Considering [MATH]q_n[/MATH] is a sequence of irrational numbers then by definition of the function, like you stated: \(\displaystyle (\forall n)[f(q_n)=0] \) but \(\displaystyle f(q_n)\to a\) But isn't this just the irrational case of my proof? Anyway one question I have about this is does this imply that \(\displaystyle \mathop {\lim }\limits_{x \to {x_0}} f(x)\) does not exist or just that it isn't equal to [MATH]f(x_0)[/MATH]

I split it into two cases: [MATH]x \in \mathbb{Q}/\mathbb{0}[/MATH] and [MATH]x \in \mathbb{R}/\mathbb{Q}[/MATH] (The method I use in both is the same so I will just show the working for one case)

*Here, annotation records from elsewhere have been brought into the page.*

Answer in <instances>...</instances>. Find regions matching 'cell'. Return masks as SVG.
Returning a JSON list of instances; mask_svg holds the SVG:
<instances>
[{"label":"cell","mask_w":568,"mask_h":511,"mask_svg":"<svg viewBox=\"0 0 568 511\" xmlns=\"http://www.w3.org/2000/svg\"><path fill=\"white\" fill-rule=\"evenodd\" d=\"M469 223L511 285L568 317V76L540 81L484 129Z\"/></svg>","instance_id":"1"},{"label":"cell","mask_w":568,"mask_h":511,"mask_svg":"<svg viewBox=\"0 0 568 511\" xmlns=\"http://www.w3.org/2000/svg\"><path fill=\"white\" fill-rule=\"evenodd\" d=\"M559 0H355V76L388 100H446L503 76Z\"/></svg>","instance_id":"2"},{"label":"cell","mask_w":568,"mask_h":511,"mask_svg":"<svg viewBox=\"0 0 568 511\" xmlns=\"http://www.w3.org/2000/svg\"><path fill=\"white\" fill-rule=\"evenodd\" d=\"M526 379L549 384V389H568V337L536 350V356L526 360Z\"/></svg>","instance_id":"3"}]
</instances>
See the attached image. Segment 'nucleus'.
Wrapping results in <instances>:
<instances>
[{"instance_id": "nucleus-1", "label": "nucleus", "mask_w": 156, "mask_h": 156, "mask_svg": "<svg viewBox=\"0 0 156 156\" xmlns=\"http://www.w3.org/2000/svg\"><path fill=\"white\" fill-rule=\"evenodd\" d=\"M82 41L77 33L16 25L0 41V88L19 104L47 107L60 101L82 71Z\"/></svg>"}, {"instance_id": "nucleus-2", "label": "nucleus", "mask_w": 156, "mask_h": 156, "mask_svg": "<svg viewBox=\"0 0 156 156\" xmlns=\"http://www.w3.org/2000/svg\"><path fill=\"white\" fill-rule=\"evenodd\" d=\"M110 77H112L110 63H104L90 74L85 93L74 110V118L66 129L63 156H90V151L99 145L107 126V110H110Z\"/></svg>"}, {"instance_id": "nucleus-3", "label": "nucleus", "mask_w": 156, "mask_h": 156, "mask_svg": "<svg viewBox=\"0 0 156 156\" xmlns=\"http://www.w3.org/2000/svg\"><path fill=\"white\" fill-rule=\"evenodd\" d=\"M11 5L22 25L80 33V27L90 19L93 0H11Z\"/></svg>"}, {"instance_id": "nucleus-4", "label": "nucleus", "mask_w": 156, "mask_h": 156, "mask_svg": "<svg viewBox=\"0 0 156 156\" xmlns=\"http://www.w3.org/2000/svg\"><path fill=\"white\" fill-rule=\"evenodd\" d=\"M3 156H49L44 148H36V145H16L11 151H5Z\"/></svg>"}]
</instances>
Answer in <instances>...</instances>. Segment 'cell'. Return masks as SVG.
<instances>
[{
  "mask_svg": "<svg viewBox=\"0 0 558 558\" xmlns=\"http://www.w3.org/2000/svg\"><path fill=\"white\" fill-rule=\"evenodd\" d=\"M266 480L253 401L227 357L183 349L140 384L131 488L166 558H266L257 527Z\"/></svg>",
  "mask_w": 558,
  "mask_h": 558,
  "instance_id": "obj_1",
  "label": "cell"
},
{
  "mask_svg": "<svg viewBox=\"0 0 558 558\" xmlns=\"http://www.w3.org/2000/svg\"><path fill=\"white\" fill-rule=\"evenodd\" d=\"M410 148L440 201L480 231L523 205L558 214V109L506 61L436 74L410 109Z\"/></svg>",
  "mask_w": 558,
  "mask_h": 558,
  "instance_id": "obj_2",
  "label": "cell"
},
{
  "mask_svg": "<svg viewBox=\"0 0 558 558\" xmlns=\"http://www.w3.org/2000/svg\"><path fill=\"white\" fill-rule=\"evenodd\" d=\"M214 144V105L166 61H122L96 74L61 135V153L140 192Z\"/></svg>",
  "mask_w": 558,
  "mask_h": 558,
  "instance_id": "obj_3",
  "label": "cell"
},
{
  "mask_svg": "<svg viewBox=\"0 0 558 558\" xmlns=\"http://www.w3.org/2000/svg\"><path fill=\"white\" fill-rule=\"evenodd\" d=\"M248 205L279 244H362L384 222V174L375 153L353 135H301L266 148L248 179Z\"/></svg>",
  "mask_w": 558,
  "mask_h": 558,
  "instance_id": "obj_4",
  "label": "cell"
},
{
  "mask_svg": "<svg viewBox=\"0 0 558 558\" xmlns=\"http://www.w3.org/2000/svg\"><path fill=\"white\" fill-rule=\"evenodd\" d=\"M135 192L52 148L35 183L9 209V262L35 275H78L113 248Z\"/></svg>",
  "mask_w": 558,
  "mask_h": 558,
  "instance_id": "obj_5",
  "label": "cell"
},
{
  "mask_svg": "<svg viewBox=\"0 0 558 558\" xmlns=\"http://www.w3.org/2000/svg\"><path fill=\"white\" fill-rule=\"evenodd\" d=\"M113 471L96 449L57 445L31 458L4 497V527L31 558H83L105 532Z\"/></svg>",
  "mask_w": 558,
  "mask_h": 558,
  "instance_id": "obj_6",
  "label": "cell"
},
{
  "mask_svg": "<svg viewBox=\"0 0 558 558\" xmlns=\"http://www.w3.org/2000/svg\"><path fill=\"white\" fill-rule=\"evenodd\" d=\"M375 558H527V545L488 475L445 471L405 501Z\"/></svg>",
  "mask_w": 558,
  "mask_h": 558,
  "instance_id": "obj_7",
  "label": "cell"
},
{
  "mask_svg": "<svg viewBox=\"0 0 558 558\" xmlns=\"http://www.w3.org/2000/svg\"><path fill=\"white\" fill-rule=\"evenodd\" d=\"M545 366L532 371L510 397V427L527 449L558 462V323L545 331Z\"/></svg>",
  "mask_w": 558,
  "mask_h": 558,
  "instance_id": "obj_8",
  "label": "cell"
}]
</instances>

Sorry if I misunderstood but I am just confused. Clarification on what question you were answering would be really helpful to me. Regardless thank you so much for the help.

Thanks, Ethan

 

[pka]

Which question is this an answer to? I assume it is question 1 or question 2.
Considering [MATH]q_n[/MATH] is a sequence of irrational numbers then by definition of the function, like you stated: \(\displaystyle (\forall n)[f(q_n)=0] \) but \(\displaystyle f(q_n)\to a\) But isn't this just the irrational case of my proof? Anyway one question I have about this is does this imply that \(\displaystyle \mathop {\lim }\limits_{x \to {x_0}} f(x)\) does not exist or just that it isn't equal to [MATH]f(x_0)[/MATH]Sorry if I misunderstood but I am just confused. Clarification on what question you were answering would be really helpful to me. Regardless thank you so much for the help.

1) Are you clear that the function is continuous at \(\displaystyle x=0~?\)
2) I was then looking at the case \(\displaystyle x\ne 0\). That is what the proof I posted is about.

 

[Ethan3141]

1) Are you clear that the function is continuous at \(\displaystyle x=0~?\)
2) I was then looking at the case \(\displaystyle x\ne 0\). That is what the proof I posted is about.

Thanks for the clarification, I am clear that the function is continuous at [MATH]x=0[/MATH]. My main issue was the reason the method works but I have since went back to using the Epsilon-Delta method as I understand it more.

 

[pka]

Thanks for the clarification, I am clear that the function is continuous at [MATH]x=0[/MATH]. My main issue was the reason the method works but I have since went back to using the Epsilon-Delta method as I understand it more.

This proof is an example where notions of neighborhoods from a metric space are really useful.
But if you have more questions please post as clear a description as possible.

 

[Ethan3141]

This is my full solution. 6.24 references a proposition from our lecture in which we were shown that [MATH]\mathbb{Q}\subseteq\mathbb{R}[/MATH] and [MATH]\mathbb{R}\setminus\mathbb{Q}\subseteq\mathbb{R}[/MATH] are dense. I am aware there are some statements missing, eg: Thus ... is discontinuous at ... and thus ... is only continuous at ... (This was just a rough draft)

Questions:
1) I am not sure that case 1 is correct, I tried all I could think of (reverse triangle inequality) to get the desired form to prove something isn't continuous. Any pointers on where I have gone would be greatly appreciated

Thanks, Ethan